**WRITTEN INSTRUCTION:** Rewrite everything from the line containing "What sits higher" down to the end of the data, replacing "white dress shirt" with "white collared shirt" and leaving everything else as it is.

# START OF INFORMATION PROVIDED

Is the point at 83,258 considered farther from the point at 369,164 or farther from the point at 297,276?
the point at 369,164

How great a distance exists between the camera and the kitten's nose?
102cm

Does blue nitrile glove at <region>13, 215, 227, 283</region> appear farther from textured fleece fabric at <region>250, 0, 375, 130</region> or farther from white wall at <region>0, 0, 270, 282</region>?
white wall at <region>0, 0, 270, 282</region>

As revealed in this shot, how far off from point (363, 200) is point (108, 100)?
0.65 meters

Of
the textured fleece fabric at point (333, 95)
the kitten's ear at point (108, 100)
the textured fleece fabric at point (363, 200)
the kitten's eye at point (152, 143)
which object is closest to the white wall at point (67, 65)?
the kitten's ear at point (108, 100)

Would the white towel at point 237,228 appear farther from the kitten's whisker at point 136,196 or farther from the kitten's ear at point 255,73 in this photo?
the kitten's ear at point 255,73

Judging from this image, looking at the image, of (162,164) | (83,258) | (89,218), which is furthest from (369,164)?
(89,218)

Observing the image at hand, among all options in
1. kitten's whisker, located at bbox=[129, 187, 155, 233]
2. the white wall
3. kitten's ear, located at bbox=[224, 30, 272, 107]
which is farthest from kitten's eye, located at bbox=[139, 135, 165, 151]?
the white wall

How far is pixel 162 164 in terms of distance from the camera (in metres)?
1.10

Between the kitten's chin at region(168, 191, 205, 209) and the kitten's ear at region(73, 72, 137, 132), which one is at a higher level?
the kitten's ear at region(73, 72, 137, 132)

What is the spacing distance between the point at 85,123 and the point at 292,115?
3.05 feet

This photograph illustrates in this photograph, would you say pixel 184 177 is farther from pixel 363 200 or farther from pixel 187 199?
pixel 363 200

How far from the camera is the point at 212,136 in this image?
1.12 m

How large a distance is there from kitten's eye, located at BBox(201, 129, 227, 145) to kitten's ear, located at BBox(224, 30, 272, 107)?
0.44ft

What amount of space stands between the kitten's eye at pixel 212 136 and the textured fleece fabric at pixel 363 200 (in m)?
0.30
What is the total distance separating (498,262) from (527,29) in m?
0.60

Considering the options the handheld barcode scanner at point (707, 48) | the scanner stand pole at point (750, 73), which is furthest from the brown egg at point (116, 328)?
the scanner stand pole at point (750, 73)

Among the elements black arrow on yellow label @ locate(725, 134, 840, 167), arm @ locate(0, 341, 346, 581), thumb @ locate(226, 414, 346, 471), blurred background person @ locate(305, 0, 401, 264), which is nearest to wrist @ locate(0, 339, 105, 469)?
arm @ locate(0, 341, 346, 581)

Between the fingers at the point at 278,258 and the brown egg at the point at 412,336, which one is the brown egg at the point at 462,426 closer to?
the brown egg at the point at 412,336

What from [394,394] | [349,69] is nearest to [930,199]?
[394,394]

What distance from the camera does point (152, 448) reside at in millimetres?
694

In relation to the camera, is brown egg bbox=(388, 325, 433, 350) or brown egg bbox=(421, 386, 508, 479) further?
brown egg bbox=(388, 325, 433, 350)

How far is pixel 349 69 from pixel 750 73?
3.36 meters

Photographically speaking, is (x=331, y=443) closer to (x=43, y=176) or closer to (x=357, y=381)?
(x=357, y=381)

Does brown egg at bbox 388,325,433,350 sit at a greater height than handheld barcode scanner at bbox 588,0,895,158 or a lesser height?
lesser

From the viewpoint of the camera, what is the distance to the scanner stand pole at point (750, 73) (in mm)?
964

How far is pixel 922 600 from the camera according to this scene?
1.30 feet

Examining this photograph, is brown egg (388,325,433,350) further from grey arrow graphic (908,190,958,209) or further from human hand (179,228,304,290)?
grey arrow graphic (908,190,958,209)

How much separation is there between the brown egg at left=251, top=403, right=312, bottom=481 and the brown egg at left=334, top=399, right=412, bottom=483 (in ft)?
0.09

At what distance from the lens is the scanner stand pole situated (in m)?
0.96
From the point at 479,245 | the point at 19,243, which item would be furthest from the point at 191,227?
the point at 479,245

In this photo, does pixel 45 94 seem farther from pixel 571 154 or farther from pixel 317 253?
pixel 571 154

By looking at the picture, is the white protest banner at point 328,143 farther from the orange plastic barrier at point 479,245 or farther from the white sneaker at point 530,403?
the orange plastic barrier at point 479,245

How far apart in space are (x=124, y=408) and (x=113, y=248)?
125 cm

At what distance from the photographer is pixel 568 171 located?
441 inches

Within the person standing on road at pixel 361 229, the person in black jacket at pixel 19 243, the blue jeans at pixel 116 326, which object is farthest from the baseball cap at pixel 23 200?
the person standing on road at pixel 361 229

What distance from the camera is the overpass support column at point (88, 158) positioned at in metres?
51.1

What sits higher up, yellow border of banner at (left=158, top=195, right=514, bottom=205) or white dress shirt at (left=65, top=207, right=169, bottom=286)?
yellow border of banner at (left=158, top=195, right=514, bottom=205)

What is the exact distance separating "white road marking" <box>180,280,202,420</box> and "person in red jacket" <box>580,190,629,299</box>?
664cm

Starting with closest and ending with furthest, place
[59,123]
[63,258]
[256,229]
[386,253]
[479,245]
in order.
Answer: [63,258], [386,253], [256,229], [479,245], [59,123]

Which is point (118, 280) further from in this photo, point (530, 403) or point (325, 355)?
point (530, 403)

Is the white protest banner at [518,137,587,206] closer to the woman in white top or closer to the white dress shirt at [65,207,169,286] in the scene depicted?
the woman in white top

# END OF INFORMATION PROVIDED

**SOLUTION:**
What sits higher up, yellow border of banner at (left=158, top=195, right=514, bottom=205) or white collared shirt at (left=65, top=207, right=169, bottom=286)?
yellow border of banner at (left=158, top=195, right=514, bottom=205)

What is the exact distance separating "white road marking" <box>180,280,202,420</box> and "person in red jacket" <box>580,190,629,299</box>?
664cm

Starting with closest and ending with furthest, place
[59,123]
[63,258]
[256,229]
[386,253]
[479,245]
in order.
Answer: [63,258], [386,253], [256,229], [479,245], [59,123]

Which is point (118, 280) further from in this photo, point (530, 403) or point (325, 355)?
point (530, 403)

Is the white protest banner at [518,137,587,206] closer to the woman in white top or closer to the white collared shirt at [65,207,169,286] in the scene depicted?
the woman in white top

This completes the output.